“And yet you propose to disgrace your blazon!”
“Better disgrace my blazon than my genius!” answered Luc. “I have been fettered all my life—now I have no more time to waste. I am going to answer at my tribunal, remember, Monseigneur, not at yours—and my judge is not pleased with the things that please Him who judges you.”
“You speak blasphemy!” thundered the Marquis. “This twice-damned atheist has poisoned you! There is but one God—beware of Him!”
Luc did not move nor speak. There was no defiance nor anger in his attitude, but a great stillness and sweetness in his air, terrible to his father, who checked his passion as swiftly as he had given it rein and said in a controlled, low, and baffled voice—
“We must speak of these things quietly, Luc. You cannot mean what you say—no, it is not possible. Your whole life cannot have been a lie.”
“My life,” answered Luc quietly, “has borne witness to the truth as it was revealed to me.”
“Yet, if you do mean what you say, you have deceived me until this moment.”
The young man brought his hands to his bosom.

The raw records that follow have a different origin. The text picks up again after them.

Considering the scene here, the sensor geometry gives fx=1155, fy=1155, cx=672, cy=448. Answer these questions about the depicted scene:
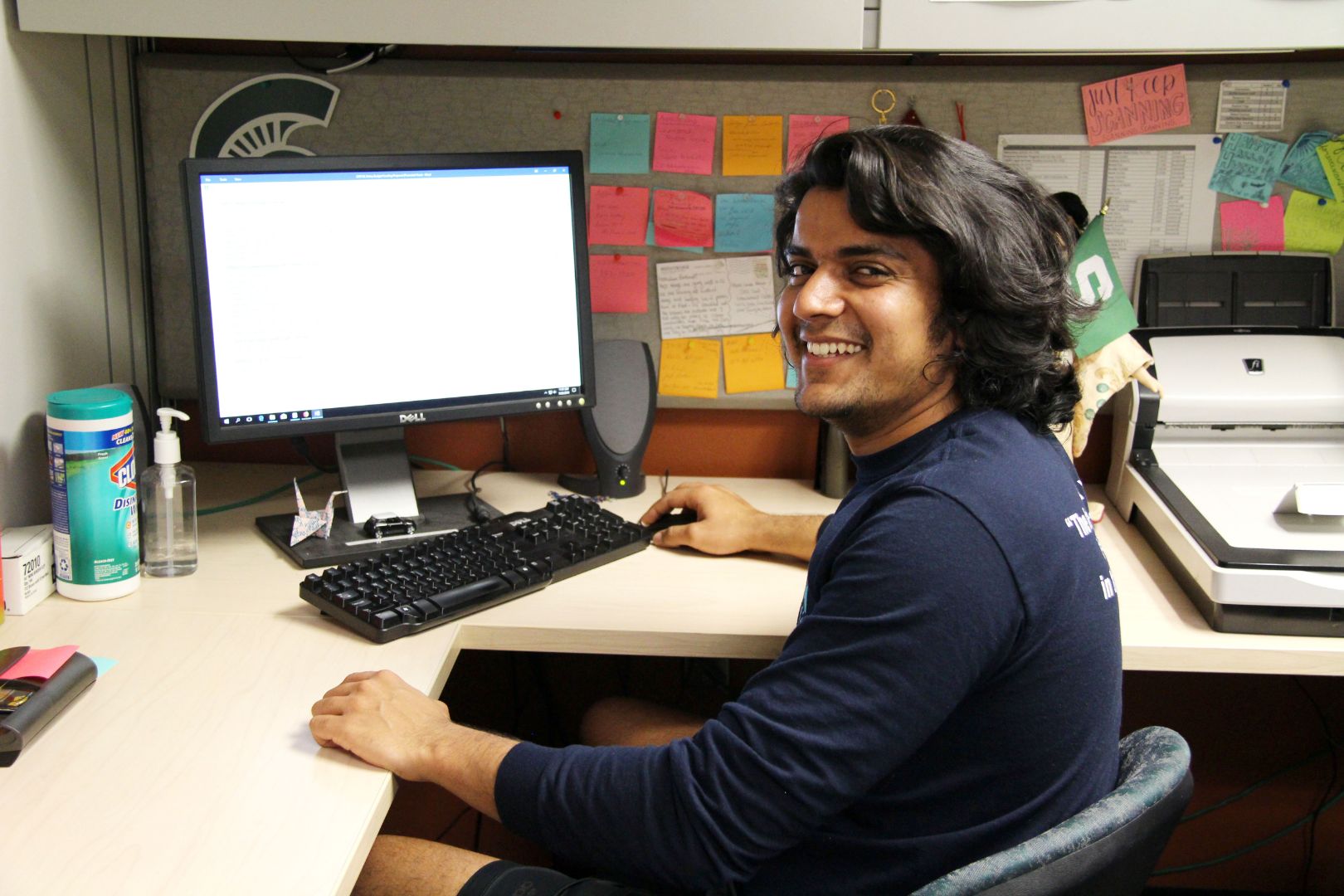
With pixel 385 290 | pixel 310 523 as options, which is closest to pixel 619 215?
pixel 385 290

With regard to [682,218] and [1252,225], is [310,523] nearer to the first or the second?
[682,218]

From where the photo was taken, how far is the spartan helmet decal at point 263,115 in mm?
1672

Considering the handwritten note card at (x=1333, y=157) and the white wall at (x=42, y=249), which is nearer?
the white wall at (x=42, y=249)

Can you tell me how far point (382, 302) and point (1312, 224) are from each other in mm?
1318

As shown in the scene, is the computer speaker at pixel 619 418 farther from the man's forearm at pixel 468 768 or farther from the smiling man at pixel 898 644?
the man's forearm at pixel 468 768

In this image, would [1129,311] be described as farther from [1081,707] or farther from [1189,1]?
[1081,707]

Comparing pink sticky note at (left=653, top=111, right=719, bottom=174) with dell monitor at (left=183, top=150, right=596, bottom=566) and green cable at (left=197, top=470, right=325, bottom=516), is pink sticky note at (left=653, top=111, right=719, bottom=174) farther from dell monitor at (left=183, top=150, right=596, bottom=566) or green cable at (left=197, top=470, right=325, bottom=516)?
green cable at (left=197, top=470, right=325, bottom=516)

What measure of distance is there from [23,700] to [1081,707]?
2.91ft

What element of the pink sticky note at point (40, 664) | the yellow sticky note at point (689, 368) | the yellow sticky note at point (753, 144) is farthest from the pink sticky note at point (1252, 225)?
the pink sticky note at point (40, 664)

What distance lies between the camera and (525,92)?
5.52 ft

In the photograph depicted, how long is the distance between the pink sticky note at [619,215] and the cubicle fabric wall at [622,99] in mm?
22

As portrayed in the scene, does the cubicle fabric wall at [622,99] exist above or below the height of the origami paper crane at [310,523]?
above

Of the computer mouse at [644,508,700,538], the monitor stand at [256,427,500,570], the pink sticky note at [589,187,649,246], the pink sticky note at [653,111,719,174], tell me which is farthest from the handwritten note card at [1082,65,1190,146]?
the monitor stand at [256,427,500,570]

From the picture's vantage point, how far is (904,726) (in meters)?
0.88
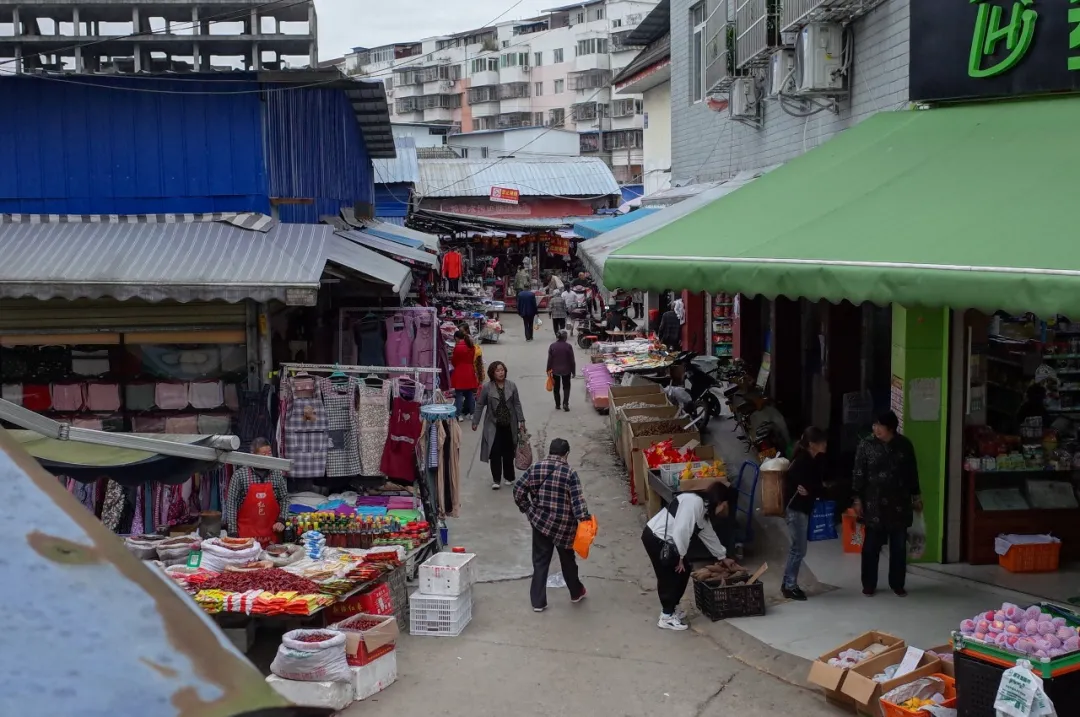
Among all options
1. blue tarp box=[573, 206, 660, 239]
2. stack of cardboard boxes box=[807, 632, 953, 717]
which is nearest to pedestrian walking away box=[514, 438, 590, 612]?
stack of cardboard boxes box=[807, 632, 953, 717]

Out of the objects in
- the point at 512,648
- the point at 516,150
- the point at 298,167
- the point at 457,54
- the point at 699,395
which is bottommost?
the point at 512,648

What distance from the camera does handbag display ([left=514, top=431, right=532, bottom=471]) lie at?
544 inches

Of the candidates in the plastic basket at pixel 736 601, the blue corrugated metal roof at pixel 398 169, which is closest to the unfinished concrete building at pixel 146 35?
the plastic basket at pixel 736 601

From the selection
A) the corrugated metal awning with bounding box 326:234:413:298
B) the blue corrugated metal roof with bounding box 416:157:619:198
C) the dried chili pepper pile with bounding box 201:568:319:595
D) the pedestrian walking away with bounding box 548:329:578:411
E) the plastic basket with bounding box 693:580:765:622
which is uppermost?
the blue corrugated metal roof with bounding box 416:157:619:198

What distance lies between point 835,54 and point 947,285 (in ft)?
19.4

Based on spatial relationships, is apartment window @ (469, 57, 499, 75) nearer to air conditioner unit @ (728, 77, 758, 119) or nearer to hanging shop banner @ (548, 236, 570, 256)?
hanging shop banner @ (548, 236, 570, 256)

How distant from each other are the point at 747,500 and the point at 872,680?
4687mm

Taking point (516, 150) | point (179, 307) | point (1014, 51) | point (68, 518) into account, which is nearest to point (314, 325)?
point (179, 307)

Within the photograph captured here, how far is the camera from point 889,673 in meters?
7.46

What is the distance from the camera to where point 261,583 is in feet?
28.4

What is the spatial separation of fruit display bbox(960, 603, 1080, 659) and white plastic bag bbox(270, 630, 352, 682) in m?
4.13

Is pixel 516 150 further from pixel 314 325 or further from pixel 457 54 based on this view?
pixel 314 325

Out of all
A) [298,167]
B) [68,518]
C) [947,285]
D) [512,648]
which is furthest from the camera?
[298,167]

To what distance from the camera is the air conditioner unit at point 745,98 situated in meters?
16.1
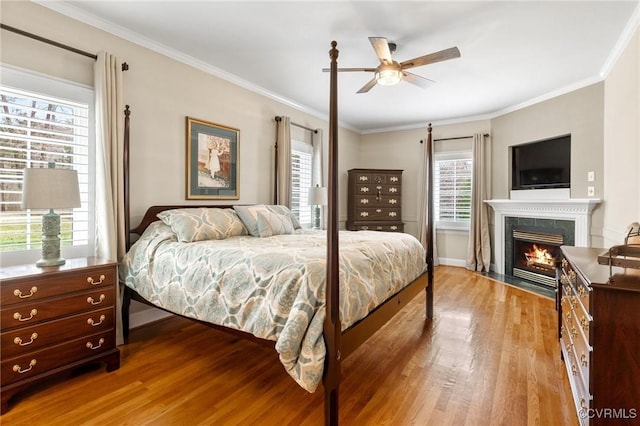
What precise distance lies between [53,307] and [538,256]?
18.3 feet

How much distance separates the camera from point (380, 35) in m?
2.86

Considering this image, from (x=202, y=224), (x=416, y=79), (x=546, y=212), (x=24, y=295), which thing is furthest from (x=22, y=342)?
(x=546, y=212)

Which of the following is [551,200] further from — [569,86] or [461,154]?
[461,154]

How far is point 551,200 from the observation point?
4.23 metres

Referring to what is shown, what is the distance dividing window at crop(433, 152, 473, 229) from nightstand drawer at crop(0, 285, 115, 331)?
17.5ft

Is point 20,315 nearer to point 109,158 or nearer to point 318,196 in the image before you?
point 109,158

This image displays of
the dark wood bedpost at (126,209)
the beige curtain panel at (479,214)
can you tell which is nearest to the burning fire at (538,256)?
the beige curtain panel at (479,214)

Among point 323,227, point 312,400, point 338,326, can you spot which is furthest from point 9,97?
point 323,227

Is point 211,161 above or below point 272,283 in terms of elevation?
above

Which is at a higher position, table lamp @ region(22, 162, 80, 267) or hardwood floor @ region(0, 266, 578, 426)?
table lamp @ region(22, 162, 80, 267)

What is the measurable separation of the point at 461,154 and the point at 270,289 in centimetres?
506

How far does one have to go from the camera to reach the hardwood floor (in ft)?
5.84

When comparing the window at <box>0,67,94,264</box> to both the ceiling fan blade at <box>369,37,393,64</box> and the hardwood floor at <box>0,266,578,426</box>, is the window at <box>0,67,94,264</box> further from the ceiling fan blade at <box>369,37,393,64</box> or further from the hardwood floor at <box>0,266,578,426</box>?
Answer: the ceiling fan blade at <box>369,37,393,64</box>

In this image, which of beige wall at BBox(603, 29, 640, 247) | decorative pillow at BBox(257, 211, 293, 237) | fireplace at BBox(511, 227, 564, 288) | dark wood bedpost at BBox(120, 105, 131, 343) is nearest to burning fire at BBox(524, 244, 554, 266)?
fireplace at BBox(511, 227, 564, 288)
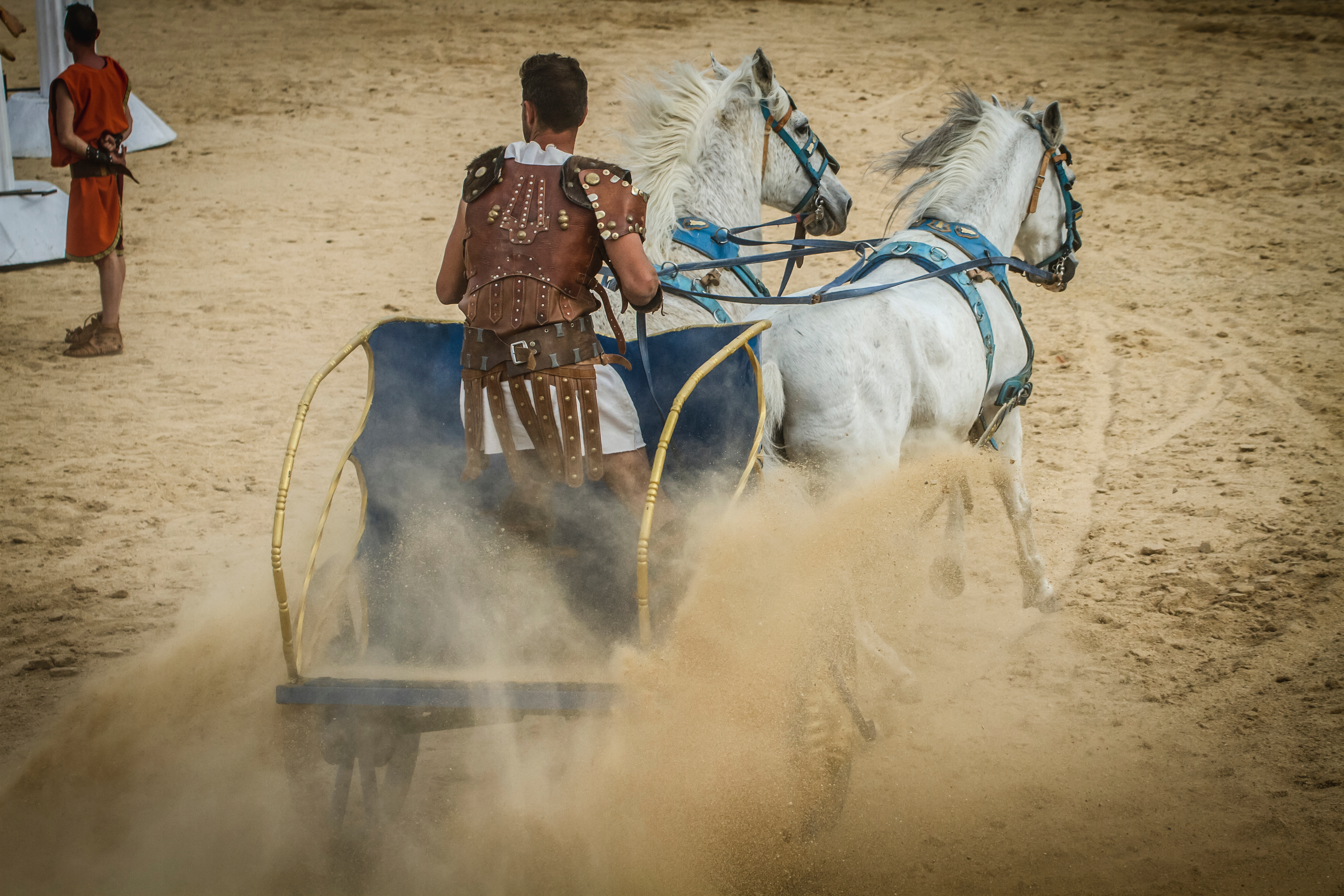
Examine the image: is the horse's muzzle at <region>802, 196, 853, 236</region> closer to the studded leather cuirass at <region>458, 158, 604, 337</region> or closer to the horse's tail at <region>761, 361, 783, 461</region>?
the horse's tail at <region>761, 361, 783, 461</region>

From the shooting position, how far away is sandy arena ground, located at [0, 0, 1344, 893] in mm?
3031

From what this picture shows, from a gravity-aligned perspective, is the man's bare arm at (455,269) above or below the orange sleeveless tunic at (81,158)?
below

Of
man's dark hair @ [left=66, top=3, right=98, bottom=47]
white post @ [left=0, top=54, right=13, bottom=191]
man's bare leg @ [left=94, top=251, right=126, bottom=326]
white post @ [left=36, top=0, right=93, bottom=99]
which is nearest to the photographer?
man's dark hair @ [left=66, top=3, right=98, bottom=47]

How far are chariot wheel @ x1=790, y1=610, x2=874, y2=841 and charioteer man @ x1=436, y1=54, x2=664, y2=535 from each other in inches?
32.2

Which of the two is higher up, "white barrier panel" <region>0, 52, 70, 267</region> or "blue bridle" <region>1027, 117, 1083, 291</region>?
"white barrier panel" <region>0, 52, 70, 267</region>

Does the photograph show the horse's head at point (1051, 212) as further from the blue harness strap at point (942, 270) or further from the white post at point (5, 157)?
the white post at point (5, 157)

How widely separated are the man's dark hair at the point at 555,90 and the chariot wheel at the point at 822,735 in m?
1.75

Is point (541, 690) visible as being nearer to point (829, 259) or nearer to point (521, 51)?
point (829, 259)

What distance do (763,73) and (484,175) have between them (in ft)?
5.50

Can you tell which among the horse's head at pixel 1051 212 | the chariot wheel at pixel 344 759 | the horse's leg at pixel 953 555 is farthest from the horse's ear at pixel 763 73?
the chariot wheel at pixel 344 759

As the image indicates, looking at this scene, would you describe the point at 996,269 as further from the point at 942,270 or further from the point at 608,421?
the point at 608,421

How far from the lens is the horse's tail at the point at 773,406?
3.31 metres

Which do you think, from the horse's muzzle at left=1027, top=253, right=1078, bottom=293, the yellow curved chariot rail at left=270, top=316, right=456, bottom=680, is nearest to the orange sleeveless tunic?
the yellow curved chariot rail at left=270, top=316, right=456, bottom=680

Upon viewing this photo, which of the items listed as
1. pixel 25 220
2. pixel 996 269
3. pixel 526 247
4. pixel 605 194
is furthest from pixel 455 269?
pixel 25 220
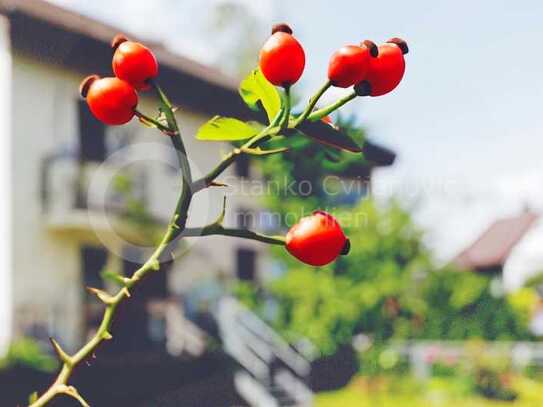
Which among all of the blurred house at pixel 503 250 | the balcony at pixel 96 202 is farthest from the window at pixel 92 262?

“I never dared tell you what I really believed, Monseigneur,” he said. “Besides, there was no need. I had resolved on the accepted path of honour; I was going the way you had gone, your father before you; I meant to pay all respect to your God; I meant to take a wife of your rank, your faith, your choice—now Fate has ordered differently.” He paused, then added in a deeply moved voice, “I have nothing left save the truth that is in myself.”
The old man turned and pointed haughtily to the shield carved above the marble chimneypiece, the fasces of blue and silver, the golden chief.